Wynn Macau is most at risk for losing a licence among the six incumbent operators, if Genting’s bid succeeds, Mr Lee stated, as it has done the least in terms of developing non-gaming offerings and building bridges with both the local authorities and Beijing.
“An indication of this is that we’ve seen many senior executives of Wynn leave over the last two months,” he added. For instance, Wynn Macau announced this July that Ciarán Carruthers, the chief operating officer of the Wynn Macau property on the Macau peninsula, would leave the company by the end of this month, while Ian Coughlan, the company’s long-serving president, would also quit his role in February 2023.
Financial news agency Bloomberg has recently reported Wynn Macau is seeking to create a new senior management role and the prospective candidate should have a deep understanding of the Chinese culture and market.
Talking about the odds of Genting in the Macau race, brokerage Nomura said in a recent research note: “Genting brings to the table its experience in developing family-friendly integrated resorts, which is a direction the Macau government wants its leisure industry to diversify to, away from the current overt focus on gambling in the incumbent concessionaires’ properties.”
“As a new entrant, [GMM] is making a fresh bid and can design a resort which addresses the government’s priorities, unlike the incumbents who have already designed and developed resorts more suited to the VIP-heavy days of old,” the research note read. “GMM can also budget a lower capex to be more suited to the new normal of structurally lower industry GGRs [gross gaming revenues].”

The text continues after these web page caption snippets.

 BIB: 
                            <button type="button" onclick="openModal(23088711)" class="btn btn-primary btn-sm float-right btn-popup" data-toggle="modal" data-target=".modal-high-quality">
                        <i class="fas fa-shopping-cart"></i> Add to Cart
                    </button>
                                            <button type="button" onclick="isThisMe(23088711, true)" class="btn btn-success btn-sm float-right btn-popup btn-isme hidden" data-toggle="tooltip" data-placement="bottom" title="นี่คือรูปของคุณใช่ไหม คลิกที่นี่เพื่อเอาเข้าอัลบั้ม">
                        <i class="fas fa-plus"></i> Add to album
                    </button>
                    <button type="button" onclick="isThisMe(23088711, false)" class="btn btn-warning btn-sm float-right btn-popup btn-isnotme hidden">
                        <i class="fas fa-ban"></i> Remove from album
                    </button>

One of the major reasons analysts and observers had thought only the incumbents would bid for Macau’s new concessions before GMM made a surprise bid on Wednesday is that the government has reiterated there will be no new plots in Macau zoned for the development of gaming resorts except the existing facilities.
The Macau government has said there would be “a seamless transition” between existing and new operators should a new company win a gaming concession. For instance, the government has signed contracts with the incumbents that 19 casinos directly owned by the six concessionaires and sub-concessionaires would revert back to the government “without any cost” by the end of this year when their current licences expire, and the government would lease these gaming venues to the new concessionaires.
But this will result in a situation where should a new company win a gaming concession it will operate a casino inside an integrated resort that is owned by the previous concessionaire.
“If an existing concessionaire does not get a new concession, it will be in their interest to do a deal with the winner,” Mr. Lee illustrated, as it would lose money for running resorts without a casino.
He also highlighted that a subsidiary of Genting still has stakes in the Treasure Island Resort World complex, located next to Grand Lisboa. “That project is originally due to open by the end of this year, which would be perfect timing for them to convert [part of the facilities] into a temporary casino.”
The Treasure Island Resort World hotel and shopping mall complex is being developed by Treasure Island Entertainment Co Ltd, in which Genting Macau owns a 75-per cent stake. Genting Hong Kong announced in November 2020 that it had sold 50 per cent of stakes in its wholly-owned subsidiary Genting Macau to local entrepreneur Ao Mio Leong.
It is now not immediately known whether Genting Hong Kong, which has filed for bankruptcy, still owns half of its interests in Genting Macau.
The project, covering an area of 8,100 square metres with a total construction cost of about MOP4.7 billion (US$583.8 million), will provide 600 hotel rooms, while its shopping mall will feature French department store brand Galeries Lafayette and others.
The management of Treasure Island Resort World told MNA earlier this year the project would not provide a casino and the project might begin trial operation as early as this October.